100 mil mortos: um Maracanã lotado de lágrimas

100 mil mortos: um Maracanã lotado de lágrimas

Tragédias, infelizmente, acontecem. Ao longo da trajetória humana, fomos obrigados a nos acostumar com inúmeras delas, envoltas nas mais diversas circunstâncias. Algumas são realmente inevitáveis; sobre elas, o único poder que temos é o de refletir — e lamentar. Outras, no entanto, podem ser contidas e até antecipadas, principalmente quando há possibilidades reais de controle sobre seus desdobramentos. A pandemia do coronavírus devastou o mundo com seu surgimento repentino e sua propagação meteórica. No Brasil, completados cinco meses de convivência com a doença, chega-se às 100 mil vidas perdidas. E há muito o que se falar sobre essa tragédia anunciada.

Primeiramente, é preciso dizer que não há ação governamental que possa conter um vírus como esse, que se alastra como erva daninha e em progressão geométrica. Medidas políticas não são capazes de estancar a fulminante contaminação exponencial que perturba a paz da população e dos cientistas do planeta. Ainda assim, é praticamente consenso que as medidas de higiene pessoal, a utilização de máscaras e o distanciamento social são eficazes para reduzir a velocidade e amplitude de propagação da doença. Nesse sentido, uma atuação planejada, dedicada à proteção da população e obedecendo ao que a ciência indica e recomenda seria indispensável em um momento de crise como o que estamos vivendo. Não foi o caso do Brasil. No país, desde os primeiros casos, uma leva negacionista da gravidade e dos efeitos do vírus se disseminou e prejudicou intensamente a profilaxia por parte da população. Aqui, junto com o vírus, houve uma onda de desinformação deliberada.
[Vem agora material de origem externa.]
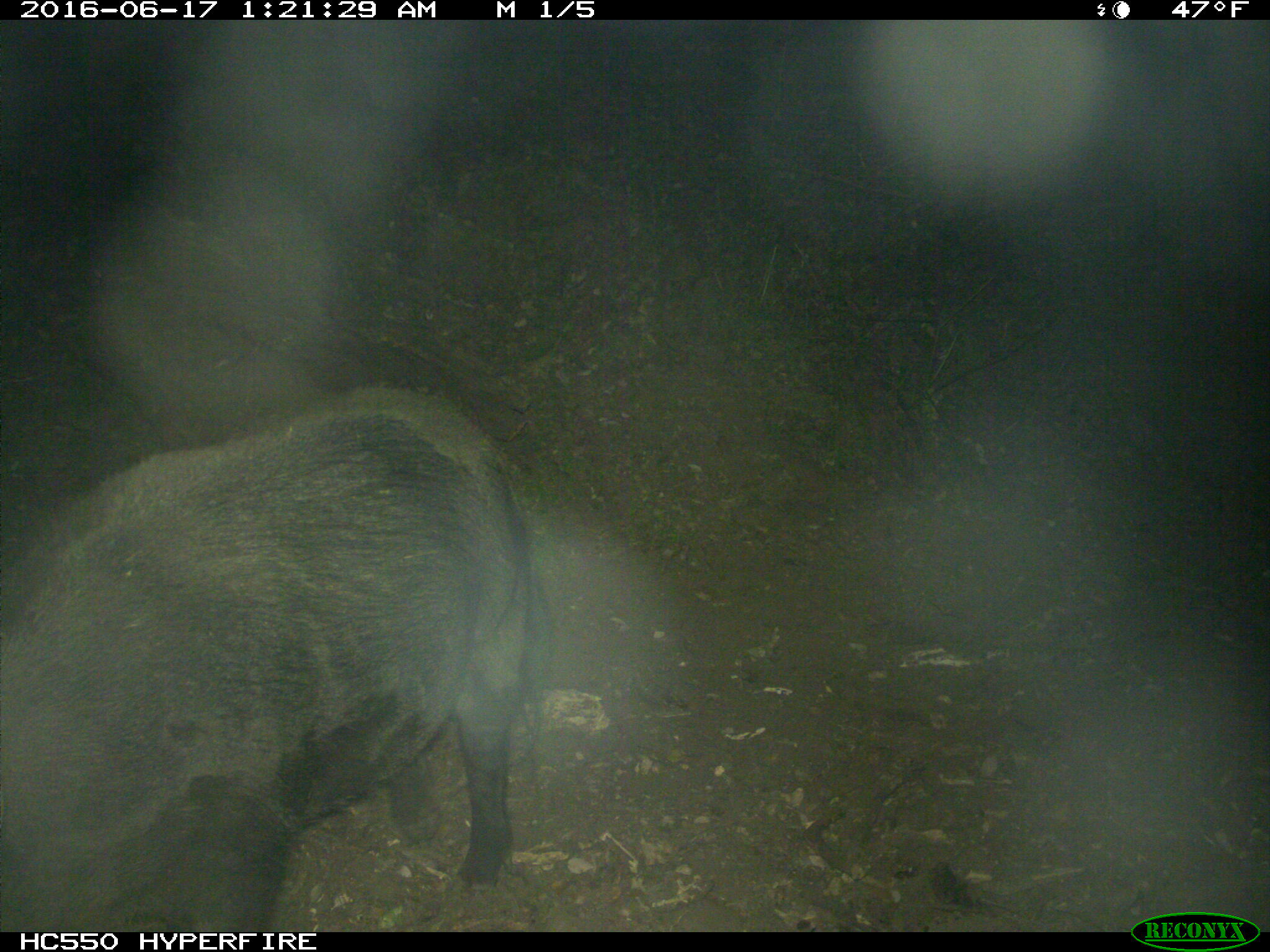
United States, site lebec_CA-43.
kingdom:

A falta de seriedade do país no combate ao vírus é óbvia e ululante. No decorrer do surto, dois Ministros da Saúde foram trocados. Depois que Luiz Henrique Mandetta foi demitido e que Nelson Teich pediu exoneração, o país passou um longo período sem ministro titular na pasta. O lapso temporal é um recorde que não acontecia desde 1953. As pressões para a imposição de um protocolo de uso da hidroxicloroquina, remédio visto como salvador pelos governistas, foi fundamental para a efetivação do então interino gal. Eduardo Pazuello no cargo. Para piorar a situação, o governo se apegou a um plano controverso de isolamento vertical e insistiu na reabertura prematura do comércio. Isso motivou a decisão da corte de ratificar a competência concorrente de estados e municípios na adoção de medidas próprias de combate ao vírus. Contudo, o Executivo interpretou tal determinação como se retirasse seus poderes para atuar e passou a usá-la como escudo quando questionado sobre o crescente número de mortes no país, afastando a sua parcela de culpa para jogá-la, toda, sobre governadores e prefeitos.

Ao longo dessa trajetória, aliás, o presidente compareceu a diversas manifestações com aglomeração de gente — muitas das quais provocadas por ele próprio. Ignorando e desdenhando das recomendações da OMS, a quem sempre se referiu em tom crítico, saiu às ruas cortejando populares, com abraços e conversas próximas, na maioria das vezes sem máscara. Elegeu a cloroquina como remédio da esperança, intensificando a sua produção pelo Exército e divulgando em lives e aparições públicas a eficácia da droga “milagrosa”. O gesto emblemático de tirar do bolso a caixa do remédio e levantá-la como se fosse um troféu virou marca registrada de suas aparições diante de seu público. Como ocupante da cadeira mais importante da República, naturalmente seus atos e declarações serviram de espelho para boa parte da população nesse período. Seus erros e acertos — e suas consequências — serão avaliados pela história.

Diante dos embates entre os políticos sobre eficácias e ineficácias das medidas de proteção, o povo, principalmente sua parcela mais vulnerável, é quem sofre diariamente as consequências. O Brasil segue como segundo país a perder mais vidas para a pandemia, e ainda não é possível enxergar qualquer luz no fim do túnel. A chegada de uma vacina é probabilidade futura, carregada de incertezas, e a volta à normalidade se afigura um sonho distante. Diante do quadro alarmante de um ano terrível, a chegada aos 100 mil óbitos já é parte indissociável da história do país, que se apequenou ao preferir manter o foco na atribuição de culpas em vez de debater soluções dialógicas e construtivas.

Tragédias, realmente, são inevitáveis. Algumas, contudo, contam com uma forte contribuição da indiferença, incompetência, incredulidade e falta de seriedade. As deste tipo, como se vê, são as mais frequentes em nosso país desde 1500.